• [SOURCE TEXT]:
****

A disadvantage of disk cloning is that it requires a re-creation of the cloned images if you need to change something as simple as a device driver file. We have standardized on only a few workstation models to support, thus the number of images needed is very small. Also the time between releases of our OS image is relatively long, thus we do not have to recreate the cloned images several times. It is our opinion that the time benefits saved installing the cloned image outweighs the cost of creating and recreating the initial clone image.

3.3 ACLs

Once we established a process to install the OS, we extended it to customize the build Microsoft provides. First we used the Zero Admin Kit for Windows* to build our initial ACL settings. This kit, freely available from Microsoft, provides a script to set the ACLs on the local file system to remove Everyone:Read from the file system ACLs and to set them to Users:Read-Only for the C: partition. We applied the same ACL set to the D: partitions, where applications are installed.

Another tweak we made is to %Systemroot%\system32, which has the directory permissions set to Users:Add & Read, Creator-Owner:Full Control. The files provided at build time are set to Users:Read-only. With this setting, users could add new files to the directory, but couldn't change any of the files that were there at build time. The intent of this setting was to allow "good" programs to install to the system, letting them add files to the system32 partition, but not change anything that was already there. This proved in the end to be a very minor impact.

These ACL settings provided the greatest level of controversy with our customers. Many of our customers who were familiar with Microsoft Windows, Windows 95/98 and NT were accustomed to having full administrative rights or the ability in general to install any application they wished. To them, their NT system was their personal computer to do with as they pleased. Our wish was to treat these machines like tightly controlled UNIX workstations, not personal computers. This mindset change was difficult for some to get over, but once they realized their environment was more stable, they began to accept the locked down system.

When these same users began to use our locked down build, they quickly found that most applications could not install on the system. The installation programs would either complain about the inability to copy a DLL, or simply fail with an error message. They would even complain if the version of the file there were copying was exactly the same as what was on the system. The installation required copying the file no matter what. Some good applications would allow you to skip those types of errors and continue with the install, but unfortunately those were very far and few between.

Since the users were not able to install their own applications, it placed the entire burden of application installation on the heads of the administrative support team. We needed a means to install the application on the workstation remotely and consistently.

4. Software Distribution and Installation


The application-less workstation requires that we install as many tools as possible to run from a file server. The file server location also had to be read-only to all users. We did not want users writing to temp files, etc to the application server.

These requirements resulted in an application installation process that is summarized to updating the local and user's registry, creating short cuts to the network location, and copying DLLs to the system32 directory.

Most of the applications we use do not provide an option of installing and running the application from a network file server. This means in order to make our locked down, application-less workstation model work, we were going to have to re-create the vendor installation that would allow the application to run from the network.

Since we also intended to run batch jobs on our NT workstations at any time of the day, we wanted to minimize job loss by minimizing the number of reboots of a system. Many vendor installs seem to require reboot of the system simply to start a service or perform some other simple function. However, most of the time a reboot was only necessary to update a locked DLL.

****

• [REQUIREMENT 1]:
Please list the steps that the passage on locked-down NT workstations says its application installation process comes down to.
• [REQUIREMENT 2]:
Pick up the passage on locked-down NT workstations after its last sentence and write the next part.

• [STORED DATA]:

****

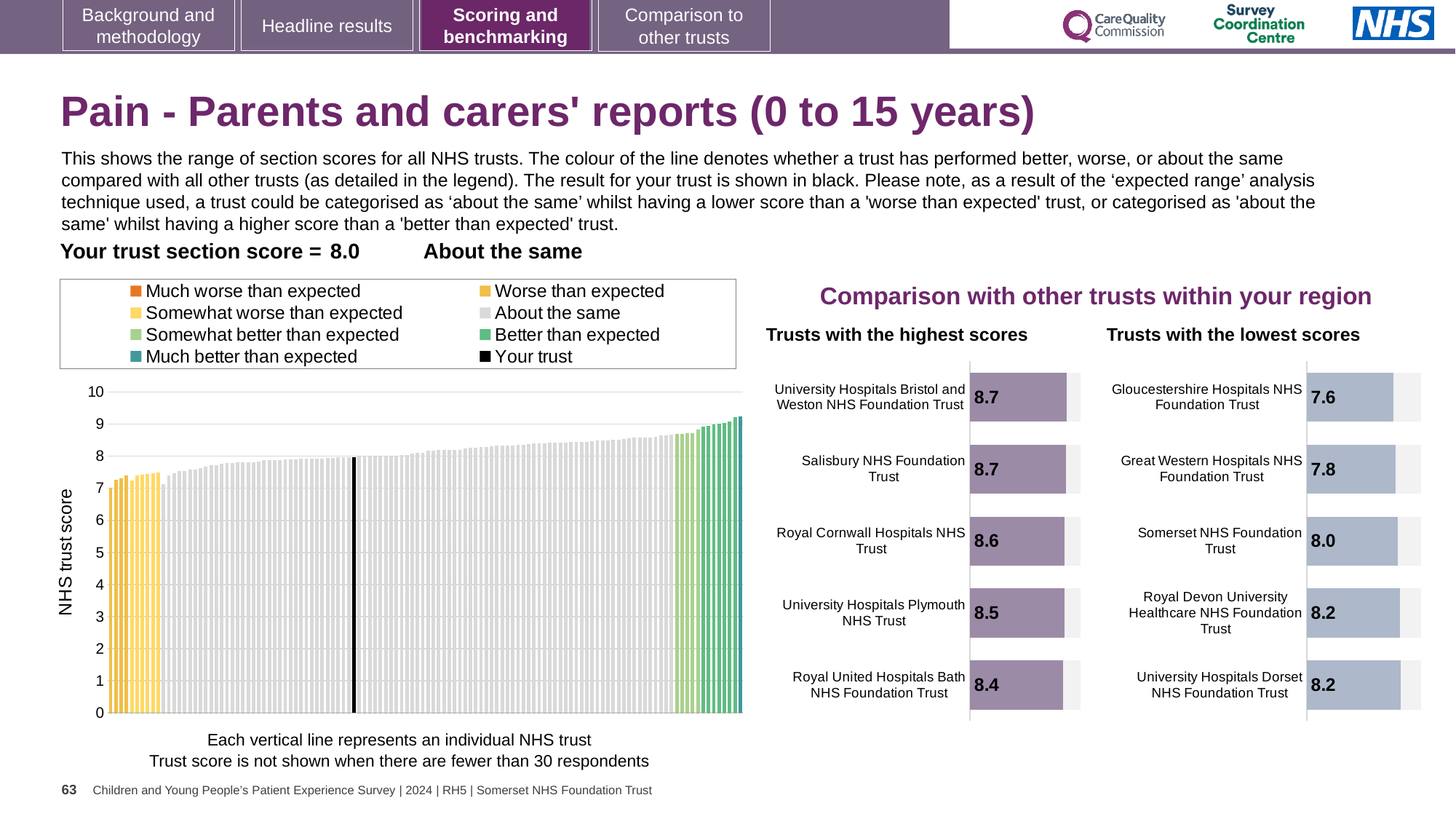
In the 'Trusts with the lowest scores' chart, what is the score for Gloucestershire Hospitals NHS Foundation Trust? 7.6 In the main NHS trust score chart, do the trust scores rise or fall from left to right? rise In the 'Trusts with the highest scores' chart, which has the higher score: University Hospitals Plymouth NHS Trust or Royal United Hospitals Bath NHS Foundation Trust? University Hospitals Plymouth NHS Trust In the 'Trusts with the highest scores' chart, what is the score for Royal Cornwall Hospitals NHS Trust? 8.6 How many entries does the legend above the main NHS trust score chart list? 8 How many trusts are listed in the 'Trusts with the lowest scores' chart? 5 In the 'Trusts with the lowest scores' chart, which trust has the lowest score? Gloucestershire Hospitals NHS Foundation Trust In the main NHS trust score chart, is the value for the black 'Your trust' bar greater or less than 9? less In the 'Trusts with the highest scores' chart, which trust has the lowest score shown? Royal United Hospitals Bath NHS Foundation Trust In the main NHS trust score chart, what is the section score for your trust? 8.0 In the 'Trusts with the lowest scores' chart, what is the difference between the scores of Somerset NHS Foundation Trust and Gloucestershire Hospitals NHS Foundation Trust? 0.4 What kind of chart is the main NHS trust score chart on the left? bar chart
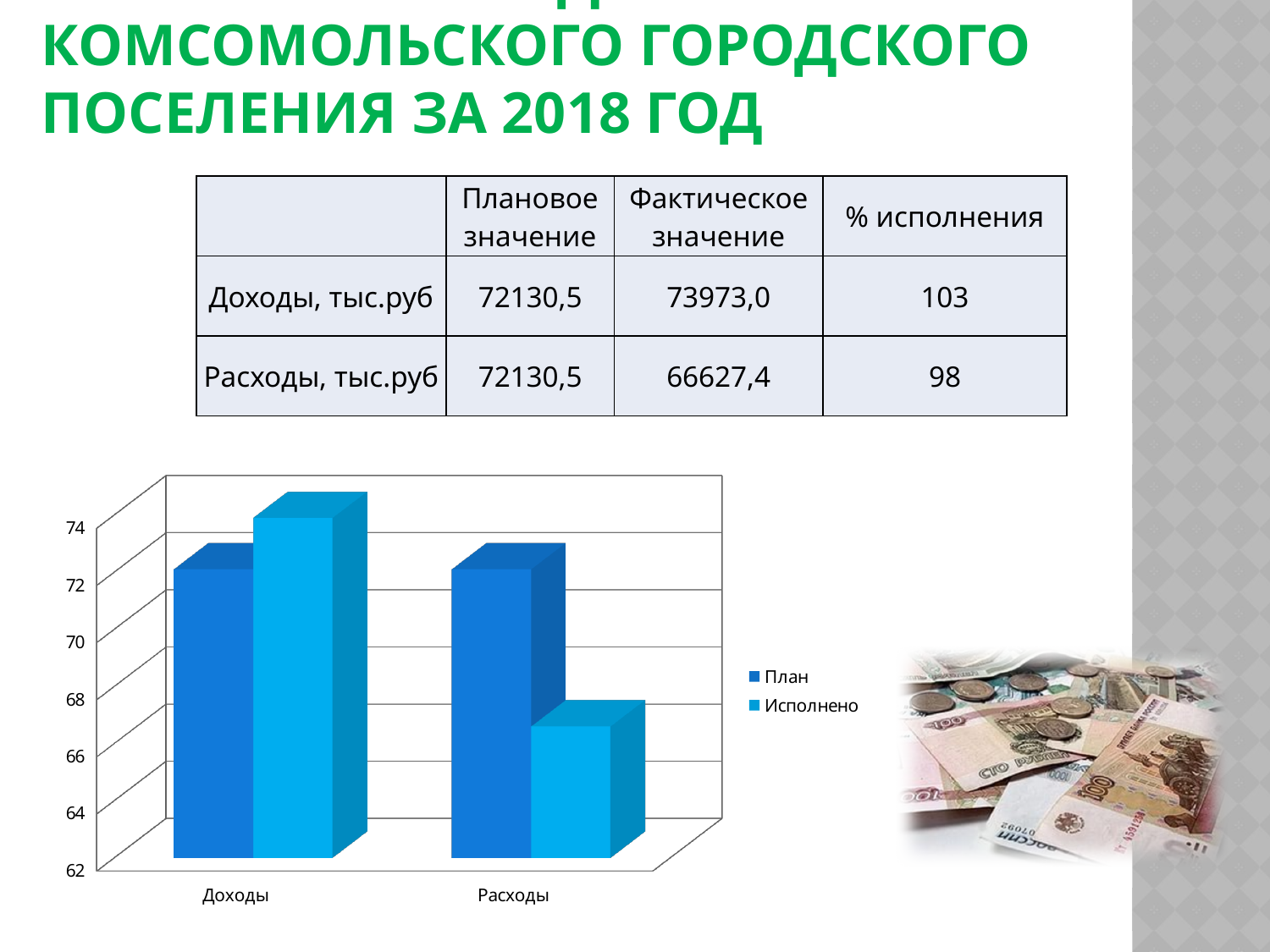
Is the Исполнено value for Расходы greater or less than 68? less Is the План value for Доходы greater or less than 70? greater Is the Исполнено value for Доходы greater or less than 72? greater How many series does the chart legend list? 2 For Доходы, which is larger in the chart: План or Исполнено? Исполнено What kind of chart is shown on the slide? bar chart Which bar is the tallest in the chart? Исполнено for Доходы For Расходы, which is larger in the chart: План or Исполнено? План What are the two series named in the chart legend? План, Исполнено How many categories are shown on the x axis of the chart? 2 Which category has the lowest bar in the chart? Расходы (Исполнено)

****

• [TASK RESULT 1]:
- Updating the local and user's registry
- Creating short cuts to the network location
- Copying DLLs to the system32 directory

• [TASK RESULT 2]:
We further complicated the problem by requiring that no DLL could ever be downgraded by an application installation. Our experience has been that DLLs generally are backward compatible with an older version. A tool should run, with a high level of certainty, when a newer version of a DLL it depends on is found on the system. Microsoft has published guidelines and made tools available for ISVs to use to perform DLL version checking, but unfortunately, not all applications can go through these checks. Since it is sometimes difficult to tell if the vendor has been able to go through the DLL version checking, we were forced to implement our own DLL versioning system.

4.1 DLL Management

Combining the problem of a lack of network installs for applications with the questionable lack of DLL management in vendor installs, we were forced into creating our installation process and tools.

These internally developed tools perform most of the functions needed to install an application. Where they do not, we rely on NT 4.0 Resource Kit* tools like, SC, to handle specialized tasks.

Our tools also allow the administrator to create an application installation script that would allow the tool to run from a local drive or network location with a few simple variable changes. Every application installation script we make, called a module, is variable-ized. All path locations and site-specific settings are replaced with a variable, and then at installation time, those variables are resolved to values. The result is that one site can create a module specific to their site, and send it to another site, and with just a few changes in a text file, the module should be able to run at the new site.

Perhaps most importantly, our tools nearly give us complete control over what happens to the DLLs on the system. When we started, we used a PERL script to manage our DLLs on the system. When a new application image was created, the DLLs that application installed were checked against a central location. The versions were compared using FILEVER from the NT 4.0 Resource Kit. If the application wanted to install a newer version of the DLL, we would update the central location with that version. A table was kept to track all of the file versions of the DLLs found in the central location.

When an application installed, all of the DLLS provided by the original installation program are copied to the system. Then the PERL script would check whatever was currently on the system against the central location. If the local version were older, we would update the local version with what was found in the central location. If they were the same version, the file was not updated.

When this process was followed, we were able to test multiple applications against the same set of DLLs to validate functionality. However, due to time spans between releases, and the requirement to have site specific tools, the central directory quickly became out-dated.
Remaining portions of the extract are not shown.